Newsletter - October 2019 - HPV Vaccine Delivery

HPV & USA

Implementing Evidence-Based Strategies to Improve HPV Vaccine Delivery

Widespread coverage of HPV vaccine has the potential to prevent multiple types of cancer but many young people are still not receiving the vaccine at the recommended age of 11-12. Dr. Jason Terk, a pediatrician at Cook Children’s Health Care System in Fort Worth, Texas, was struck by the fact that adolescent HPV vaccination rates continue to be alarmingly low across the US, including Texas, where, as of 2017, less than 40% of adolescents had been vaccinated.

Wanting to protect young people for HPV-related cancers, Terk teamed-up with Melissa Gilkey and Marjorie Margolis (University of North Carolina at Chapel Hill) and Annie-Laurie McRee and Michael Parks (University of Minnesota) to evaluate an evidence-based QI project designed to increase HPV vaccination rates in the Cook Children’s system.

The team recruited pediatricians from 25 clinics within the not-for-profit Cook Children’s Health Care System and randomized them to a quality improvement (QI) arm or a wait-list control arm of the study. Terk, adapted an evidence-based HPV vaccination communication training and existing video vignettes to his local context, tailoring specifically for pediatricians at Cook Children’s, and recruited “high-performing” pediatricians (who were already routinely vaccinating 11-12 year old patients against HPV) to deliver the 1-hour, on-site training. Following the training, participants were also provided with data about the percentage of their patients who had begun the HPV vaccine series. This type of “assessment and feedback” is designed to increase providers’ awareness of their performance and to encourage the use of quality HPV vaccine recommendation strategies with their patients and their parents.
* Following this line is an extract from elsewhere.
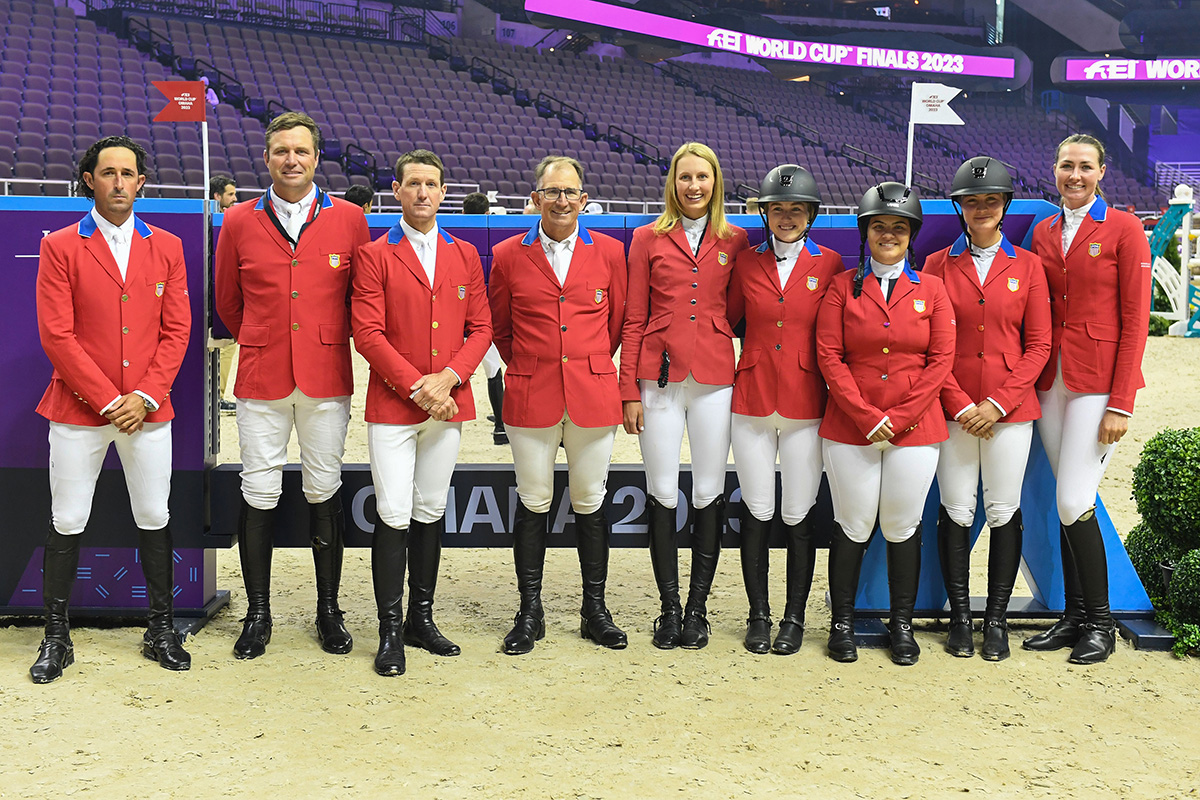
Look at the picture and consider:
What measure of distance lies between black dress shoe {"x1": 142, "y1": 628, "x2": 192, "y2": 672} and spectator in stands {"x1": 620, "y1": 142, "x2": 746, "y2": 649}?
1562 millimetres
Results from the study showed that the six-month QI program had excellent reach, and resulted in an increase in HPV vaccination coverage among patients of providers in the QI arm.  The study team noted that, although the increases seen in this study are small, they are meaningful at a population level.

“One of the things that was most exciting about working on this project was the research translation.” McRee, an associate professor with the Healthy Youth Development-Prevention Research Center whose research focuses on HPV vaccination noted. “This project was led by a dedicated healthcare provider who took an approach previously used in formal research and brought it to life in a real-world setting that, unlike a controlled research setting, doesn’t have staff dedicated to recruitment, or provide incentives for participation.”

Research suggests that provider-parent communication about HPV vaccination is a key predictor of vaccine uptake “However,” McRee says, “many providers deliver recommendations infrequently, late, or not at all, so this is an important area for improvement.” This study adds to the growing body of research by showing that training healthcare providers to deliver strong, clear recommendations is a powerful tool for increasing HPV vaccination, and one that that can be feasible to deliver on a wider scale.